I'm trying to create a custom iterator over a string's characters, with the difference that it "splits" the string into two iterators. Which one is then used in its own next() depends on custom logic.
struct WrappingIter<I> {
iter_1: I,
iter_2: I,
// ...
}
impl<I> WrappingIter<I>
where
I: Iterator,
{
pub fn new(string: &str, start_idx: usize) -> Self {
Self {
iter_1: string[start_idx..].chars(),
iter_2: string[..start_idx].chars(),
// ...
}
}
}
That gives me this error (for both assignments):
1 error[E0308]: mismatched types
--> src/lib.rs:38:25
|
29 | impl<I> WrappingIter<I>
| - this type parameter
...
38 | iter_1: string[start_idx..].chars(),
| ^^^^^^^^^^^^^^^^^^^^^^^^^^^ expected type parameter `I`, found struct `Chars`
|
= note: expected type parameter `I`
found struct `Chars<'_>`
I can't tell why. std::str::Chars implements the Iterator trait, so my logic was that I could directly assign it to WrappingIter's members.
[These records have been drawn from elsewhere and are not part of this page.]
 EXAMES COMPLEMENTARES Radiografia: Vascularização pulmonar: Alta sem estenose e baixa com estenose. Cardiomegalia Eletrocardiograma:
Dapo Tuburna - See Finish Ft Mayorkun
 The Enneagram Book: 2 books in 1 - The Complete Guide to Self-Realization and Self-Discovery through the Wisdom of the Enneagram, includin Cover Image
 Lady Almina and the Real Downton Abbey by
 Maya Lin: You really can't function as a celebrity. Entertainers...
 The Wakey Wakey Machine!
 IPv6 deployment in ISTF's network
Need I perhaps perform some sort of cast?
CodePudding user response:
This line of code can be roughly translated to "For any type I that implements the Iterator trait, define these methods in the following impl block for WrappingIter<I>" in English.
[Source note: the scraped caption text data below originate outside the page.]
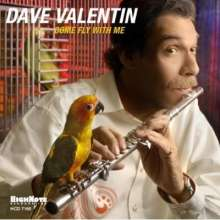 Dave Valentin (1952-2017): Come Fly With Me, CD
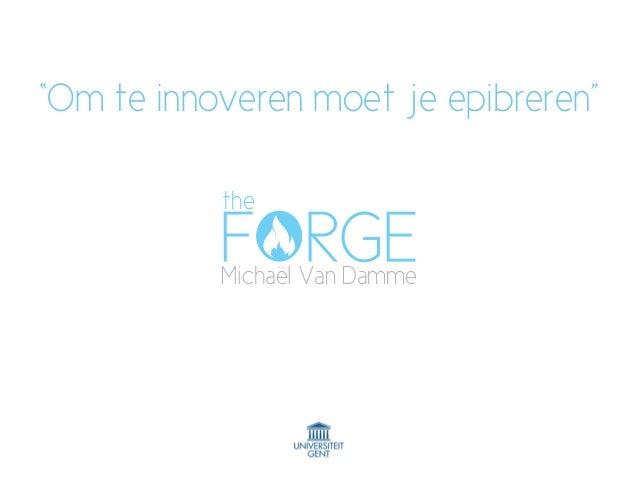 """""""Om te innoveren moet je epibreren"""" Michaël Van Damme the"""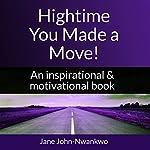 Hightime You Made a Move!: A Motivational Book for Success | Jane John-Nwankwo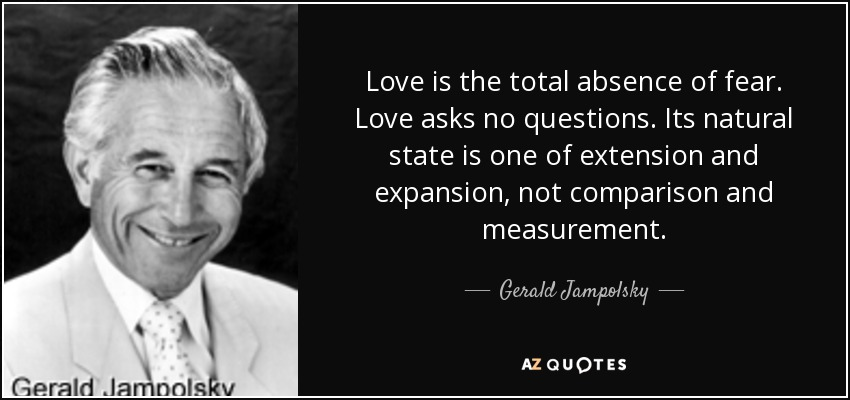 Love is the total absence of fear. Love asks no questions. Its natural state is one of extension and expansion, not comparison and measurement. - Gerald Jampolsky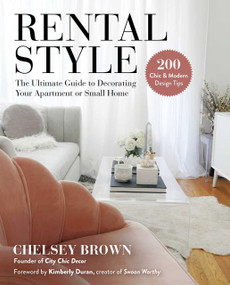 Rental Style (The Ultimate Guide to Decorating Your Apartment or Small Home) by Chelsey Brown, Kimberly Duran, 9781510758131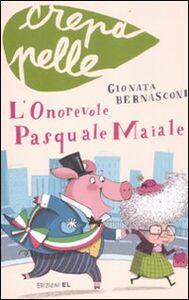Foto Cover di L' onorevole Pasquale Maiale, Libro di Gionata Bernasconi, edito da EL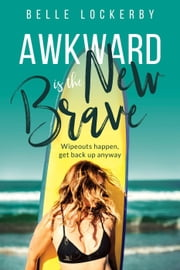 Awkward Is The New Brave: Wipeouts Happen, Get Back Up Anyway ebook by Belle Lockerby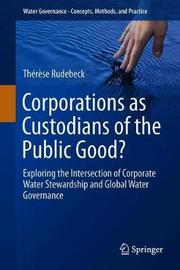 Corporations as Custodians of the Public Good? by Therese Rudebeck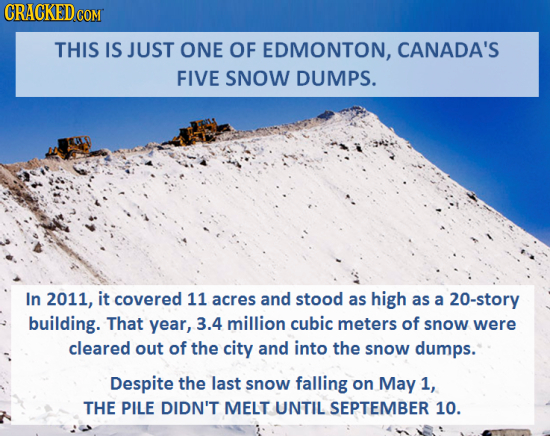 CRACKEDo COM THIS IS JUST ONE OF EDMONTON, CANADA'S FIVE SNOW DUMPS. In 2011, it covered 11 acres and stood as high as a 20-story building. That year,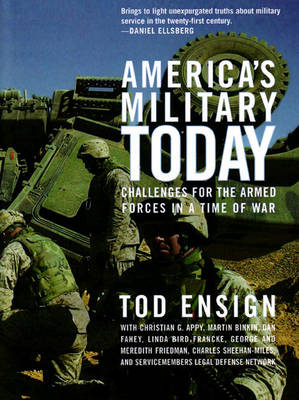 America's Military Today: Challenges for the Armed Forces in a Time of War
impl<I> WrappingIter<I> where I: Iterator { /* ... */ }
Notice that the type I can be any type that implements Iterator, but in the new method, an iterator of type std::str::Chars (which is not always equal to the type I) is assigned to it, which is why the code snippet fails to compile.
Here's a solution to make it compile by manually implementing the trait separately for each iterator type. For std::str::Chars, you have to annotate the lifetime explicitly, since the iterator is borrowed from a slice on the argument string. For an alternative solution without generics (and may be more practical), see @Finomnis's answer.
struct WrappingIter<I> {
iter_1: I,
iter_2: I,
}
impl<'i> WrappingIter<std::str::Chars<'i>> {
pub fn new(string: &'i str, start_idx: usize) -> Self {
Self {
iter_1: string[start_idx..].chars(),
iter_2: string[start_idx..].chars(),
}
}
}
// for demo purpose, try with another Iterator type
impl WrappingIter<std::ops::Range<i64>> {
pub fn new(range: std::ops::Range<i64>) -> Self {
Self {
iter_1: range.clone(),
iter_2: range.clone(),
}
}
}
CodePudding user response:
In your usecase, using a generic is the wrong approach.
Iterators are meant for the user of your library, to specify a type. In case of a wrapping iterator, why should the user of this iterator have to specify a type? The iterator will always be Chars.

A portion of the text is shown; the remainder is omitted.